Another especially important duty of the queen bee is to spread her good energy throughout the hive. After all, no one wants to encounter a bee that got out of the wrong side of the bed in the morning. Don’t get the idea that being the ruler of a hive is easy – you might be constantly groomed, fed and respected, but you can also be betrayed. The queen bee can never rest easy – if productivity drops among them, the worker bees can grow a new queen of their own accord.  And then it’s simply ‘good bye my love, good bye’. Or a fight to the death. A truly royal existence.

                      Farewell

When food is abundant and the nectar harvest bountiful, bees tend to swarm. The old queen, instead of fighting the new one, leaves the hive with a part of her swarm. However, this tendency depends not only on the strength of the harvest, but also on the breed of bee.

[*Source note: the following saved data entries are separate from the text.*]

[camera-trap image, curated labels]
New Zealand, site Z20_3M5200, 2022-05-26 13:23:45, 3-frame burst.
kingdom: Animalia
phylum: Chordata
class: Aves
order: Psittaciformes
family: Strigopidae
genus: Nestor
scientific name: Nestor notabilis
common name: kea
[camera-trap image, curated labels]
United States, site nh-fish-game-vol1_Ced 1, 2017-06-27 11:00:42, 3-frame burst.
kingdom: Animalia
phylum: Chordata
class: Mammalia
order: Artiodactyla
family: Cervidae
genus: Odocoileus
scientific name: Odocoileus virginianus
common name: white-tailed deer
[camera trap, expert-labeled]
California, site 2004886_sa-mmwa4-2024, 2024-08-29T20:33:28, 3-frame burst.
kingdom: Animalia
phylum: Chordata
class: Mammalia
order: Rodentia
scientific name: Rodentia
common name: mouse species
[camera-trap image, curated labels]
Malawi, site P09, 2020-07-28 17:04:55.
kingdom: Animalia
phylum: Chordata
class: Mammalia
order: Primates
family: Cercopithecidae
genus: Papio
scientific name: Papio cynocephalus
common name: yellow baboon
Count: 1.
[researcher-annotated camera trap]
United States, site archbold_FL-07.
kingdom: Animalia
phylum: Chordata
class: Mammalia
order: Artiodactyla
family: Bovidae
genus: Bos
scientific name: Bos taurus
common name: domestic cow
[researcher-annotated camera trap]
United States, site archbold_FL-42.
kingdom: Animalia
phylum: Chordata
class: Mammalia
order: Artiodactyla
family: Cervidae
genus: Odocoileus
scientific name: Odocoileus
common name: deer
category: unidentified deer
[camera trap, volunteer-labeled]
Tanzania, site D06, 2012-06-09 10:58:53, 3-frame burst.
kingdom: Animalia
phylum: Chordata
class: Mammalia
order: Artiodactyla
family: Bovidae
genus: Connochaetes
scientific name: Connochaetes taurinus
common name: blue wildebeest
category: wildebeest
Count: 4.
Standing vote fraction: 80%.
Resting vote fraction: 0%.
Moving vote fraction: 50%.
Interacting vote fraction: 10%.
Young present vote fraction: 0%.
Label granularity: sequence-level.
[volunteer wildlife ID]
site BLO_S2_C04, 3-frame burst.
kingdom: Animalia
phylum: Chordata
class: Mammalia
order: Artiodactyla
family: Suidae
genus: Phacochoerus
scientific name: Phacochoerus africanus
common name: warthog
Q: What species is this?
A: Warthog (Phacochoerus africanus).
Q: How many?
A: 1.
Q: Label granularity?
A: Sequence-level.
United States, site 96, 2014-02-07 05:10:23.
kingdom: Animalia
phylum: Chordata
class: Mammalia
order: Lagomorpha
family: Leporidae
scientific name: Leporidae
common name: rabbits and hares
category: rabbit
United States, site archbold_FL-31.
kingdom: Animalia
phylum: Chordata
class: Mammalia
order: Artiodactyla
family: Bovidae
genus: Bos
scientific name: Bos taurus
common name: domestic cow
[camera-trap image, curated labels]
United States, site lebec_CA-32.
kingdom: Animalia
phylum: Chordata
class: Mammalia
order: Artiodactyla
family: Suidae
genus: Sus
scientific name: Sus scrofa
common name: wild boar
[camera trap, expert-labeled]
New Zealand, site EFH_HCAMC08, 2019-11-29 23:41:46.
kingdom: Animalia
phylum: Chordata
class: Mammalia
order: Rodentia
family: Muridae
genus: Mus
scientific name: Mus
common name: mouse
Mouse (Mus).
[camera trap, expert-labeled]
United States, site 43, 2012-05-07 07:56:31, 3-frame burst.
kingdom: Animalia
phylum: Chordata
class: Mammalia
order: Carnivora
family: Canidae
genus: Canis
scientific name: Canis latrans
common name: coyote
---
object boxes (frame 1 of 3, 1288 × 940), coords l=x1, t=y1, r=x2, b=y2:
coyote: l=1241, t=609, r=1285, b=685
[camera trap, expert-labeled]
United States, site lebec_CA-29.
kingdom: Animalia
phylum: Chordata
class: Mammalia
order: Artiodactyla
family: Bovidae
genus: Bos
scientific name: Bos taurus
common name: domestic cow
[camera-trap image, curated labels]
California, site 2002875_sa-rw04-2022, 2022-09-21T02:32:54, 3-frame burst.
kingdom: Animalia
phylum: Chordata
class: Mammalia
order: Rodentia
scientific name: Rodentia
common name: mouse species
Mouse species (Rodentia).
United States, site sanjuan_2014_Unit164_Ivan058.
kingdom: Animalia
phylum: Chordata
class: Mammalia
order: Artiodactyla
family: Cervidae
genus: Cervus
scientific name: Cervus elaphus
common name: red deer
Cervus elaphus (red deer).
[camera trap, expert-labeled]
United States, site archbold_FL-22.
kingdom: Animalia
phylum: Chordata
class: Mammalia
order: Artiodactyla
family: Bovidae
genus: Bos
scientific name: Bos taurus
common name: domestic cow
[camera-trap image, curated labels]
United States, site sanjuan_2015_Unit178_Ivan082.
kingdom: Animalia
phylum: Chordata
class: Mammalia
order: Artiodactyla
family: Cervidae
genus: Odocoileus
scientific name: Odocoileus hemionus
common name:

Even though queen bees spend their entire lives surrounded by vast multitudes of their offspring, when the time comes to say farewell, they often end up alone. Some die in the fight for their hive, while some die inside the hive or leave it altogether. No royal wake, celebratory handing over the crown or funeral – just concern for the new mistress of the house.

Buckfast queens are born with a mission of their own – to raise a large bee colony that not only harvests nectar but also pollinates crops and welcomes in the garden harvest. Our planet is so huge and so much depends on an insect scarcely several centimetres large – Her Royal Highness, the Queen Bee.